Un plateau qui risque de décevoir
Tout ce qui vient d’être évoqué a probablement masqué le fond du problème à beaucoup d’observateurs. Le playfield ne propose rien de mémorable :
- 4 lanes courtes
- 2 aimants
- une mini rampe raccordée à un scoop pour faire disparaître la bille dans le fronton
- des cibles, certaines tombantes, dont une seule retient la bille
Bien évidemment, un gameplay ne se révèle qu’avec le flipper entre les pognes, mais il n’y a a priori aucune trajectoire qui provoque la surprise.
Les 3 bumpers sont disposés en triangle comme sur 80% des machines des années 70, imposant de facto le reste de l’architecture du playfield comme une resucée de ce qui a été vu des dizaines de fois.

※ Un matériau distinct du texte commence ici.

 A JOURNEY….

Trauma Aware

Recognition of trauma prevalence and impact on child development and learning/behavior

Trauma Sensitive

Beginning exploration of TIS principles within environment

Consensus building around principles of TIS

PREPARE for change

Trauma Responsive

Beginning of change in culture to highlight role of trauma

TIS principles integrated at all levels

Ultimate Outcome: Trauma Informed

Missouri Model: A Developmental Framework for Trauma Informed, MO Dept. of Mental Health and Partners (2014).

Je vais énoncer ce qui sera pour beaucoup une hérésie, mais je l’assume complètement : le plateau du James Bond 60ème anniversaire est beaucoup plus original que celui de ce flipper Pulp Fiction. Keith Elwin maîtrise les lanes alambiquées, même à plat, bien mieux que Mark Ritchie ne le fera probablement jamais (vu son âge).
Certes, il y a un rapport de 1 à 3 sur les prix qui rend le flipper Pulp Fiction beaucoup plus attractif, mais ce n’est pas de ça dont il est question dans ce paragraphe.
Un flipper qui souffle le chaud et le froid
Cette preview oscille entre des points positifs et négatifs, sans qu’il soit évident de pouvoir donner un verdict définitif. La machine respire le goût du travail bien fait avec des finitions qui forcent l’admiration, mais la Direction artistique comme les partis pris de conception ne rendent pas justice à la licence. Et Tarantino lui-même porte sa part de responsabilité !
La collaboration entre CGC et Play Mechanix a été si imbriquée qu’il est difficile de savoir exactement qu’est-ce qui est dû à qui. Mais si je devais tenter ma chance, je dirais que tout ce qui est réussi porte la marque de CGC, et ce qui est plus hasardeux celle de Play Mechanix.
Il faudra juger tout ça sur pied, mais je me permets d’être pessimiste.